ザイードは最終点検をして、見送りに来てくれたリァン、ヤン、ファナ、トラン、カドやレンカその他顔見知りに深く頭を下げた。
「ねぎらい感謝する。俺は変わらずこの町に戻ってくる。また会おう」
隊商の連中も見送り人も次のザイードの行動に注目する。
「俺の月の女神。またお会いできるまでしばしお暇を」
そう言って、リァンの前で片膝をつきその手を取り唇を寄せた。
するっとリァンの指を親指で優しくなぜ、手を放して立ち上がった。
「いくぞ、野郎ども!」
号令をかけて隊商を引き連れ振り返りもせず西の砂漠に向かっていった。
「最後の最後までいつも通りだったわね」
「うーん、あの人も底を読めない人だよね」
レンカを始め一同はじっとリァンを見つめる。
リァンは目をぱちくりと瞬かせた。
「リァンさん、宴会の時ザイードさんと何を話していたの?」
「口説かれていたって驚きやしないよ」
「えぇ!?」
「あの宴席に戻ってきたザイードさんもなんだか意味ありげだったし」
ファナとレンカにぐいぐいと迫られてリァンはびっくりした。
なにもないとはわかっているものの隣のヤンがそわそわとしているのがわかる。
リァンはいたたまれなくて、視線をきょろきょろと動かすが、気を取り直すように咳をひとつ。
それから、隊商が去った先に目をやった。
「話を聞いていただけです。あの人の大切な人の話を…」
あの人は今は亡いたった一人を思い続けているんですからと言いかけてやめた。
リァンはザイードが話してくれたアフラの話は内緒にしておこうと思った。
亡くしたものを埋めるようにほかの相手を愛するなんてあの人は器用なことはしない。
あの人に亡くした女性と同じくらい愛される人はそうはいないだろう。
だって、亡くした愛する人には「女王」を使うのだから。
「女神」と呼ばれて一線を画される自分はあの人の思いは受け取ってはいけないし、思いを返すなんてもってのほかだ。
いつかあの人は雪の女王の懐に抱かれに行くのだから。
「必ず会いに来て」
あの時、ヤンやファナたちを守り、誰かに助けを求めるとしたらザイードだと思った。
大切な人たちを守るための唯一の希望にしたかった。
約束を果たしてくれたあの人に返せるのはせめてもの感謝と親愛の情、女神としての慈悲だけだ。
それ以上はあの人も受け取らないだろうと。
あんな悔し紛れの言葉を「熱烈な恋文」なんて言う愛情豊かなあの人に心から愛される雪の女王。
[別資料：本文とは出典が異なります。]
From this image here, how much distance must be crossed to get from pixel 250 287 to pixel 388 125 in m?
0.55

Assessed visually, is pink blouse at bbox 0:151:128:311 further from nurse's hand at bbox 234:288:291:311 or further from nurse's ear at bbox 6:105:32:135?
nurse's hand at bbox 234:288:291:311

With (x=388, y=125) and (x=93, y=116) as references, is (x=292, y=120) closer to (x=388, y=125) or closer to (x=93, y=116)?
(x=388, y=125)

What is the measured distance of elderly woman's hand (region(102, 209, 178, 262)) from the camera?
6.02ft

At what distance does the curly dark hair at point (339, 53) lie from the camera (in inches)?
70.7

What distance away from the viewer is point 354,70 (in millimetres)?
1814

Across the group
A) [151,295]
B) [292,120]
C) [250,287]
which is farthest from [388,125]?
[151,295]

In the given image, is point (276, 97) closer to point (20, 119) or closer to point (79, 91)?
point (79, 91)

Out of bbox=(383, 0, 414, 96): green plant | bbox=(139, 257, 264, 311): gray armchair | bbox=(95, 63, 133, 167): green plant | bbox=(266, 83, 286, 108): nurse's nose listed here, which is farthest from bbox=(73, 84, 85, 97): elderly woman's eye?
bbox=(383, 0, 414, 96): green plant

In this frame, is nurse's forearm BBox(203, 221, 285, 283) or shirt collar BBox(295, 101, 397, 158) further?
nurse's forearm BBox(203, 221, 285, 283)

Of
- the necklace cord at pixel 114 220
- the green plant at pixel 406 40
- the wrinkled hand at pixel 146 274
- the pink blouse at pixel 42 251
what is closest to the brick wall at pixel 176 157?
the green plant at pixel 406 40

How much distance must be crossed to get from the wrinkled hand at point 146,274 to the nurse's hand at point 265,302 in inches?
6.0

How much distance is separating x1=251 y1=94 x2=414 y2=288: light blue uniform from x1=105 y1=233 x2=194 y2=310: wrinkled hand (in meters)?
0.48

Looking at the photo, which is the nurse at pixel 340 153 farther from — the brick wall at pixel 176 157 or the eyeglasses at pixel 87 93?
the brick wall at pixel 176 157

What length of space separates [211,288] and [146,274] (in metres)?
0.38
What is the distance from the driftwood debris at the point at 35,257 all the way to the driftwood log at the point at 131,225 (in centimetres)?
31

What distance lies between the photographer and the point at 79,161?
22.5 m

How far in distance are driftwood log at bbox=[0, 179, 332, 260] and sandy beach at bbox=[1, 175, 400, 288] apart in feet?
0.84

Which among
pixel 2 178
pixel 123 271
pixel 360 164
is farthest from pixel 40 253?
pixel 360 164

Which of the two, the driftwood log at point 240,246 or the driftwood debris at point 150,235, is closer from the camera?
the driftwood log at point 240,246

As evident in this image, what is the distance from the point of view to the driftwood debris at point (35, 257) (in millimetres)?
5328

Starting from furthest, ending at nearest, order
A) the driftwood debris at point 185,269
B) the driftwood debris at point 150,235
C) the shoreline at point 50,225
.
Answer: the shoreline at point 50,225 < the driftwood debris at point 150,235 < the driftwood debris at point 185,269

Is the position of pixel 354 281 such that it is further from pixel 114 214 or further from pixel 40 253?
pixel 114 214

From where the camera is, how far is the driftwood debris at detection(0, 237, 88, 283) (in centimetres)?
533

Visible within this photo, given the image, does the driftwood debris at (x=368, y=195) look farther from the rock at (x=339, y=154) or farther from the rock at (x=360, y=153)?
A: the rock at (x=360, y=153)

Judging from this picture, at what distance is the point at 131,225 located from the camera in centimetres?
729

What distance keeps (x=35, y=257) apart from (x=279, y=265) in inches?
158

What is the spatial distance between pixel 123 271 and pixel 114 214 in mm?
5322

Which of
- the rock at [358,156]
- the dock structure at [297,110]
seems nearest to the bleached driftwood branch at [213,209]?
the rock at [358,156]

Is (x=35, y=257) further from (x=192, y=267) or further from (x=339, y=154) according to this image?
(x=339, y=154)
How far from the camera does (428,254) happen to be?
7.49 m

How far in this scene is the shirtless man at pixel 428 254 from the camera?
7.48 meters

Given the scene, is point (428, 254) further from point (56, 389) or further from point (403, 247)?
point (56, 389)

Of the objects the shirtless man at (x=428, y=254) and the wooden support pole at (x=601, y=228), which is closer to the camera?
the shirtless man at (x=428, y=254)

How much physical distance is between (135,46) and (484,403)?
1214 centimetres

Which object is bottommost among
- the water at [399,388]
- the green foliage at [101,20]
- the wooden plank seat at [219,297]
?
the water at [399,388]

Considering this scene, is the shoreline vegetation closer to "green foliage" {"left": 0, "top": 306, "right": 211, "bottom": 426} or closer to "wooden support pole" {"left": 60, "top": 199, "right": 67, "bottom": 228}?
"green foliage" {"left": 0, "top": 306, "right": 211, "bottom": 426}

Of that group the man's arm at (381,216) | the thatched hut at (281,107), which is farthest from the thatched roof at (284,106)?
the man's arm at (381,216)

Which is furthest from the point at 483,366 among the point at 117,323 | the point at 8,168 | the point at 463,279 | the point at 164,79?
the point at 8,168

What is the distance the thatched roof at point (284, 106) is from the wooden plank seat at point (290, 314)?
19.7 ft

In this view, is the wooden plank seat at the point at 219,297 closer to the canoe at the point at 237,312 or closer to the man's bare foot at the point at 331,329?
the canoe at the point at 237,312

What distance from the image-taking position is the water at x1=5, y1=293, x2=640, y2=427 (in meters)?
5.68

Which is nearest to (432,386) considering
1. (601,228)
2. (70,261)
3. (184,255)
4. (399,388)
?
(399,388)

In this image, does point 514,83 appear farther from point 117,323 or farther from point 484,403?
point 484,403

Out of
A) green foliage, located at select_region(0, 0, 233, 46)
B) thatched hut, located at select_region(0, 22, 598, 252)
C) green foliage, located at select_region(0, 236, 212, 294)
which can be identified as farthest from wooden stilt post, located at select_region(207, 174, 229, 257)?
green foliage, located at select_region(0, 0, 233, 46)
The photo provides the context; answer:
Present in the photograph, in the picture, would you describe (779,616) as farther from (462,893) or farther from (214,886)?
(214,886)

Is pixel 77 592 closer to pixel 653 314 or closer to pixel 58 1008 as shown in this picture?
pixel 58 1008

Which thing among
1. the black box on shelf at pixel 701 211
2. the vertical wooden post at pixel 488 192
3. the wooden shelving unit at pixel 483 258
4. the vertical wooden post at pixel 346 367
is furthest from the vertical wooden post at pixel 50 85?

また会える時が来たらあの人は躊躇なく、月の女神の前を辞し、雪の女王の元へ馳せ参じるのだろう。
月に見守られながら雪原で一人、死を待つザイードの姿を思い浮かべたらその日が来るのが少しでも遅いことを願いたくなった。
あの人が雪原に行かなくてもいいように、その腕に抱いて幸せにしてくれる人が現れてほしい、と。
「私はあの人に何も返せないんです。あんなに尽くしてくれて感謝してもしたりないのに。思いを向けられても思いを返せない。返したってあの人は受け取らない。本当の女神じゃないから、慈悲も加護も渡せない」
ぽつりとこぼす言葉に少しだけ涙がこもった。
「だから、あの人を愛してくれる人に出会ってその人と幸せになってほしいと思うんです。そんなことしか願えない…」
そんなことをつぶやくとヤンがリァンをぎゅっと抱きしめた。
「大丈夫だよ、あの人はリァンの望みはなんでもかなえてくれる」
「そうね。次来るときにはザイードさんに『良い人』ができてたりして」
「え??」
リァンがきょとんとすると一同が少し呆れた顔をした。
「君はザイードさんの幸せを望んでいるんだろう、リァン?」
「はい…」
「しかも『愛してくれる人と出会って』ときたもんだ」
「あの旦那のことだ、ちゃんと叶えてくれるよ、あんたのその望み」
レンカがニヤリと笑うとリァンは目を瞬いた。
自分が口に出したことを思い出した。
この場にザイードがいれば、少し複雑そうな顔をして「すべては我が月の女神の望むままに」と返してくれるのだろうか。
リァンはそのまま願うように隊商の去った方を遠く見つめた。